begin Quoted passage

Non-interest income, not surprisingly,  shrank  20% q-o-q. This was a reflection of  the tougher  market  conditions  during  the  quarter,  which  led  to  a  44%  q-o-q  drop  in trading income while market-related fee income  slipped  26% q-o-q.  Y-o-y, however, 3QFY13  non-interest  income  improved  11%  and  fee  income  grew  19%  on  higher contributions  from  trade  and  transaction  services  and  wealth  management,  while trading income rose 13% due to higher trading gains and higher treasury customer flows. With the  q-o-q drop, non-interest income  contribution  declined to 34.6% from 40.1%  in  2QFY13,  but  still  higher  than  the  33.5%  recorded  in  3QFY12.  3QFY13 operating income growth  also  largely mirrored the growth in non-interest income, ie down 7% q-o-q but up 7% y-o-y.
Overheads  remained  well-contained, down 4% q-o-q (a  broad-based  decline) while the  y-o-y  rise  was  capped  at  5%.  Thus,  y-o-y,  DBS  still  enjoyed  positive  jaws,  as operating income growth outpaced growth in expenses, leading to CIR improving y-oy to 44.1% (3QFY12: 45%). Q-o-q, CIR was higher vis-à-vis 2QFY13's CIR of 42.7%, but this was expected due to softer operating income levels.
3QFY13  loan  allowances  fell  38% q-o-q  on  the  back  of  lower  specific  and general allowances,  but  surged  175%  y-o-y  due  to  a  combination  of  normalising  specific allowance  charge-offs  from  the  exceptionally  low  levels  last  year  and  strong  loan growth  (higher  general  allowances).  Specific  allowances/loans  stood  at  15bps  of loans (3QFY12: 7bps; 2QFY13: 22bps). With higher loan allowances, y-o-y net profit growth stood at a more muted 1%, while net profit fell 3% q-o-q.

end Quoted passage
begin Raw records

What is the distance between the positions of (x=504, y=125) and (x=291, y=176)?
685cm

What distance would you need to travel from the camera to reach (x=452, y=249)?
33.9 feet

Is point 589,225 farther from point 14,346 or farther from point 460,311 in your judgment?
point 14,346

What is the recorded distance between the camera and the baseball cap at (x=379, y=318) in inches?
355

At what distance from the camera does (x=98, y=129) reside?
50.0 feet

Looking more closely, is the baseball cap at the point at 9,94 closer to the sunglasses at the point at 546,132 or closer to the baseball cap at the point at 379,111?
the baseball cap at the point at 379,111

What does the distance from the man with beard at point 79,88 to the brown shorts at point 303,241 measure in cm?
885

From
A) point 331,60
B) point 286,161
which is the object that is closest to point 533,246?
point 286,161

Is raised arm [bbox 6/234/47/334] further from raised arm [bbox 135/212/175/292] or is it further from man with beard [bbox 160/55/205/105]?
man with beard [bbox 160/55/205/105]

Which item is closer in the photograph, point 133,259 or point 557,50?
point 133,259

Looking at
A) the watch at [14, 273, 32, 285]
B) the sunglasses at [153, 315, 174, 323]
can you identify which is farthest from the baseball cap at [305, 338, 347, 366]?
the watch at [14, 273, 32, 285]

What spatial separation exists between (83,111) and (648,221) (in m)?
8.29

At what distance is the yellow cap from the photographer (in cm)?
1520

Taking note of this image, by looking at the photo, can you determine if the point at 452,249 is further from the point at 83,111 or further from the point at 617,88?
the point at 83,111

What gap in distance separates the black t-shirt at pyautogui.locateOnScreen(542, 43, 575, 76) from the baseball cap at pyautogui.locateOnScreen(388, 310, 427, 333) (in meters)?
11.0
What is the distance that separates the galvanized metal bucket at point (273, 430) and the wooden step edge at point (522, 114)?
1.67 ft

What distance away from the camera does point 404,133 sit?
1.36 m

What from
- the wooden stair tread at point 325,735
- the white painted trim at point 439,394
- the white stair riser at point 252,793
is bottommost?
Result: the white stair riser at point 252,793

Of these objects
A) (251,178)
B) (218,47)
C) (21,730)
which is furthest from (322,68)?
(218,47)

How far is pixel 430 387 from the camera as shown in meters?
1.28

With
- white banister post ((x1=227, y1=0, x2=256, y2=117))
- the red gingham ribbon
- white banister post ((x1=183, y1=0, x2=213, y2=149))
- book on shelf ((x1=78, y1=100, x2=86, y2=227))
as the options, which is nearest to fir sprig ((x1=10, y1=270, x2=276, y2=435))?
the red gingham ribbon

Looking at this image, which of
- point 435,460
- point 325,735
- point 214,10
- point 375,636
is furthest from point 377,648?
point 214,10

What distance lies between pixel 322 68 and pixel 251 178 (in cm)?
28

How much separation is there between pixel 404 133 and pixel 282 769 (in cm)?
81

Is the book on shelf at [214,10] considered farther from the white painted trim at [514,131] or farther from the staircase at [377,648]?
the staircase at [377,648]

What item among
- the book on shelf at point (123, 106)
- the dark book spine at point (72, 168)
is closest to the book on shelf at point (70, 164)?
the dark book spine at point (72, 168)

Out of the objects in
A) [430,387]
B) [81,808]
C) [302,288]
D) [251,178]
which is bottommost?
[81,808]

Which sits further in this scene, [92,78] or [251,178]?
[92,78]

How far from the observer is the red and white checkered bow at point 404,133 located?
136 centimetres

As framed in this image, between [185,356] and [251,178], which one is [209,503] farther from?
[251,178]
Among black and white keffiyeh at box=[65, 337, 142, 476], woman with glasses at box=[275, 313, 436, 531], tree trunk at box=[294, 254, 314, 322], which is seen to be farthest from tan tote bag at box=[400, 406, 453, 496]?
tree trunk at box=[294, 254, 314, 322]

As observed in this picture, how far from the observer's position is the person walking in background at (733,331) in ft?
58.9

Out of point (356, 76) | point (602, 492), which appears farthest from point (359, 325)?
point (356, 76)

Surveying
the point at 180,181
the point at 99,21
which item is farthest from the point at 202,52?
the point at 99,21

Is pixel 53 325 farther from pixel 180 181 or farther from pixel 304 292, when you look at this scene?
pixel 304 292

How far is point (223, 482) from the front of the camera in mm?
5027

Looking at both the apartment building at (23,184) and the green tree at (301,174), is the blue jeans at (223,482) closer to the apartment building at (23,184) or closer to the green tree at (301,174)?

end Raw records

• Task requirements
a) Say whether each statement agrees with the DBS results passage, answering yes or no and quoting the deciding words: (i) overheads fell 4% q-o-q; (ii) net profit rose q-o-q in 3QFY13; (iii) the CIR in 2QFY13 was 42.7%.
b) Reproduce the DBS results passage word for word from "Non-interest income, not" to "up 7% y-o-y.".
c) Carry on the DBS results passage from where it stops.

• Final results
a)
(i) Yes: "down 4% q-o-q"
(ii) No: "while net profit fell 3% q-o-q"
(iii) Yes: "2QFY13's CIR of 42.7%"

b)
Non-interest income, not surprisingly,  shrank  20% q-o-q. This was a reflection of  the tougher  market  conditions  during  the  quarter,  which  led  to  a  44%  q-o-q  drop  in trading income while market-related fee income  slipped  26% q-o-q.  Y-o-y, however, 3QFY13  non-interest  income  improved  11%  and  fee  income  grew  19%  on  higher contributions  from  trade  and  transaction  services  and  wealth  management,  while trading income rose 13% due to higher trading gains and higher treasury customer flows. With the  q-o-q drop, non-interest income  contribution  declined to 34.6% from 40.1%  in  2QFY13,  but  still  higher  than  the  33.5%  recorded  in  3QFY12.  3QFY13 operating income growth  also  largely mirrored the growth in non-interest income, ie down 7% q-o-q but up 7% y-o-y.

c)
3QFY13 gross loan growth continued to moderate to +3% q-o-q (+19% y-o-y, due to the base effect) vs 2QFY13's  +5% q-o-q (+14% y-o-y),  although this was expected. Q-o-q  growth  was  largely  driven  by  trade  loans  and  secured  consumer  loans. Annualised gross loan growth was 20%. DBS guided for 4QFY13 loan growth of  2%, which would bring 2013 loan growth to the mid-high teens mark. Looking  ahead  to  2014,  management  guided  for  loan  growth  of  8-10%,  with  the slowdown partly due to a moderation in mortgages. The property cooling measures have resulted in new mortgage bookings slipping 30% from a year ago. Meanwhile, total customer deposits broadly kept pace with loan growth,  up 3% q-o-q (+13%  y-o-y)  and  hence,  group  loan-to-deposit  ratio  (LDR)  was  broadly  stable  at 89.5%  (2QFY13:  89.8%;  3QFY12:  85.2%).  however,  there  was  a  shift  in  deposit composition  in the  currency mix,  with USD deposits rising 24% q-o-q (+28% y-o-y) while  SGD  deposits  fell  2%  q-o-q  (+5%  y-o-y),  as  DBS  sought  to  build  up  USD liquidity.  Consequently,  USD  LDR  declined  q -o-q  to  133%  from  161%  at  end-2QFY13,  while SGD LDR inched up to 72.5% from 70.5% at end-June 2013. Going forward, management believes the QE tapering will likely be pushed back to 2014.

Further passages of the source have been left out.